- EXERCISE AIM
Give again, exactly as written, the lines of the records below from the line with "Jaipur Blue Hand" to the line with "Robe de cocktail 'Tia' Ana Alcazar en noir". Both end lines count; pictures do not.
[[ DATA EXCERPTS, beginning ]]
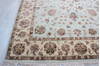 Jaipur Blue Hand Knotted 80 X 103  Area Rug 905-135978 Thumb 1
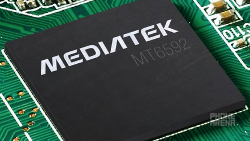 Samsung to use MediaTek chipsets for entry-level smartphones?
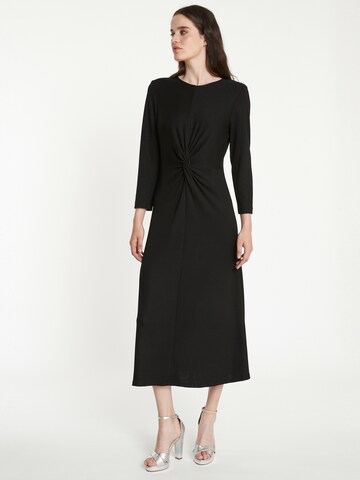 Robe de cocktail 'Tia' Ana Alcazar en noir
[[ DATA EXCERPTS, end ]]
[[ DATA EXCERPTS, beginning ]]
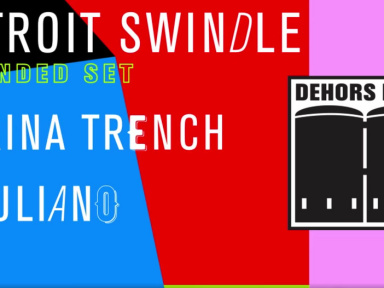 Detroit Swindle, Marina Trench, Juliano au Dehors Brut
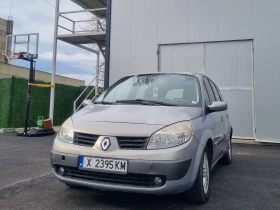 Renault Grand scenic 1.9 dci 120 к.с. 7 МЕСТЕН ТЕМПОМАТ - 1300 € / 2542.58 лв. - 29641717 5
[[ DATA EXCERPTS, end ]]
[[ DATA EXCERPTS, beginning ]]
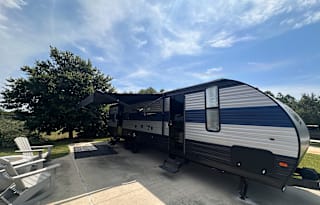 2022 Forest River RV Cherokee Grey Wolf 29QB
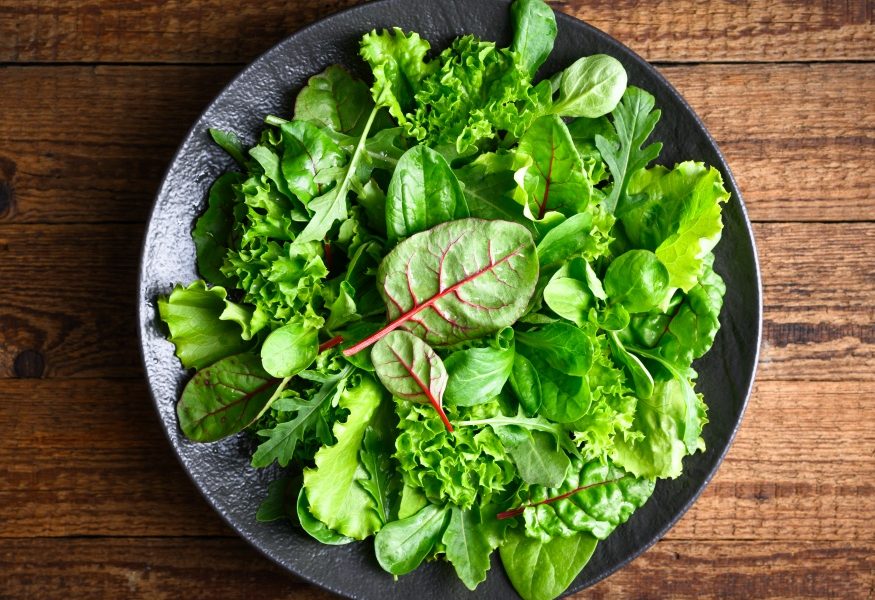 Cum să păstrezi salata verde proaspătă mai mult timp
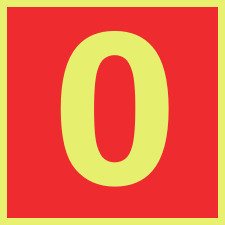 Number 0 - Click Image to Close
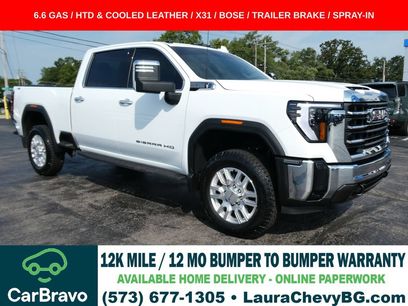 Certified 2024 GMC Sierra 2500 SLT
[[ DATA EXCERPTS, end ]]
- ANSWER TO THIS TASK
 Jaipur Blue Hand Knotted 80 X 103  Area Rug 905-135978 Thumb 1
 Samsung to use MediaTek chipsets for entry-level smartphones?
 Robe de cocktail 'Tia' Ana Alcazar en noir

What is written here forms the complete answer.